To see the child’s astonished face! She seemed to stumble over herself in her haste to get out of the room. After the unusual force of this adjuration I had myself become quite excited. I waved my hand to Ellen, who had stood by listening, half frightened by my vehemence, pointing her to a chair close to me. ‘Now, tell me all about it,’ I said.

‘Is it really for me that you have sent Chatty away in such a hurry? How good of you!’ said Ellen. And then she made a pause, as if to bring herself into an appropriate frame of mind before making her announcement. ‘I could not rest till I had told you. You have always taken such an interest. John has got a rise of fifty pounds a year.’

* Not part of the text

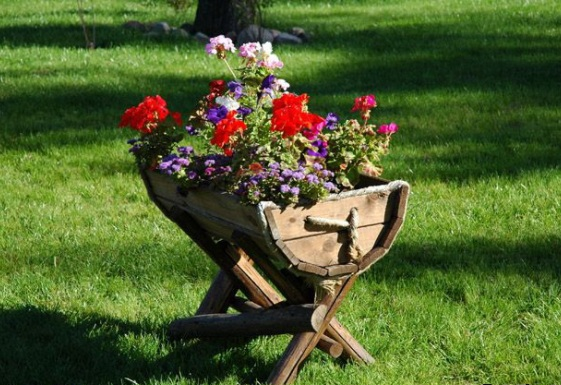 Советы по уходу за цветниками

‘I am very glad, very glad, Ellen.’

‘I knew you would be pleased. He has been expecting it for some time back; but he would not say anything to me, in case I should be disappointed if it did not come. So I should, most likely, for I think he deserves a great deal more than that. But the best people never get so much as they deserve. Fifty pounds a year is a great rise all at once, don’t you think? and he got a hint that perhaps about Midsummer there might be a better post offered to him. Isn’t it flattering? Of course I know he deserves it; but sometimes those who deserve the most don’t get what they ought. That makes two hundred and twenty; an excellent income, don’t you think? He will have to pay income-tax,’ Ellen said, with a flush of mingled pride and gratification and grievance which it was amusing to see.

‘I don’t know that I think much of the income-tax; but it is very pleasant that he is so well thought of,’ I said.

‘And another rise at Midsummer! It seems more than one had any right to expect,’ said Ellen. Her hands were clasped in her lap, her fingers twisting and untwisting unconsciously, her head raised, and her eyes fixed, without seeing anything, upon the blue sky outside. She was rapt in a pleasant dream of virtue rewarded and goodness triumphant. A smile went and came upon her face like sunshine. ‘And yet,’ she cried, ‘to hear people speak, you would think that it was never the right men that got on. Even in sermons in church you always hear that it is rather a disadvantage to you if you are nice and good. I wonder how people can talk such nonsense; why, look at John!’